Manipulating superconducting fluctuations by the Little-Parks-de Gennes effect in ultrasmall Al loops
Neal E. Staley, Ying Liu

TL;DR
This paper reports the experimental observation of the Little-Parks-de Gennes effect in ultrasmall aluminum loops, demonstrating control over superconducting fluctuations and phase coherence restoration using side branches.
Contribution
First experimental demonstration of the Little-Parks-de Gennes effect in ultrasmall Al loops, showing how side branches can manipulate superconducting fluctuations.
Findings
Observed destruction of superconductivity near half-integer flux quanta.
Demonstrated phase coherence restoration via side branches.

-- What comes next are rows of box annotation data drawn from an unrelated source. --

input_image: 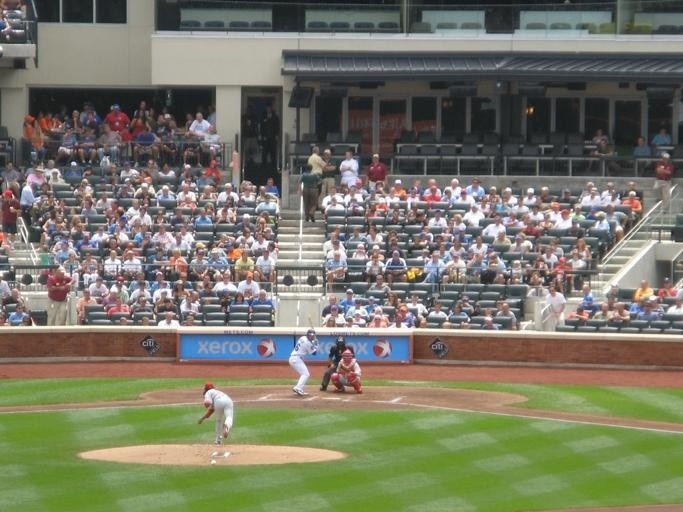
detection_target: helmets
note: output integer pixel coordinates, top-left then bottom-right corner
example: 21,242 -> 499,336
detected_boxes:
342,349 -> 352,363
336,336 -> 345,348
307,329 -> 315,336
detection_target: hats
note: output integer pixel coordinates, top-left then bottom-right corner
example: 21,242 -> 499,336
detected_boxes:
205,383 -> 213,389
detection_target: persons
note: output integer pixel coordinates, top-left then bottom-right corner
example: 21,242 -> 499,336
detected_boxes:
288,328 -> 320,395
197,382 -> 236,446
0,95 -> 280,326
300,124 -> 683,331
0,9 -> 12,43
319,335 -> 355,390
330,348 -> 363,394
0,0 -> 22,10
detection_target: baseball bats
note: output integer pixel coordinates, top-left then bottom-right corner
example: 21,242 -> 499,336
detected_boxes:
308,317 -> 317,339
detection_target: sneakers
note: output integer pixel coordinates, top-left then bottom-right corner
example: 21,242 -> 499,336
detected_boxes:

Validated theoretical predictions in a practical system.
Abstract
The destruction of superconducting phase coherence by quantum fluctuations and the control of these fluctuations have been a problem of long-standing interest, with recent impetus provided by its relevance to the pursuit of very high temperature superconductivity. Building on the work of Little and Parks, de Gennes predicted more than three decades ago that superconductivity could be destroyed near half-integer-flux quanta in ultrasmall loops with a side branch, resulting in a destructive regime. We report the experimental observation of this Little-Parks-de Gennes effect in Al loops prepared by advanced e-beam lithography. We show that the effect can be used to restore the lost phase coherence through side branches.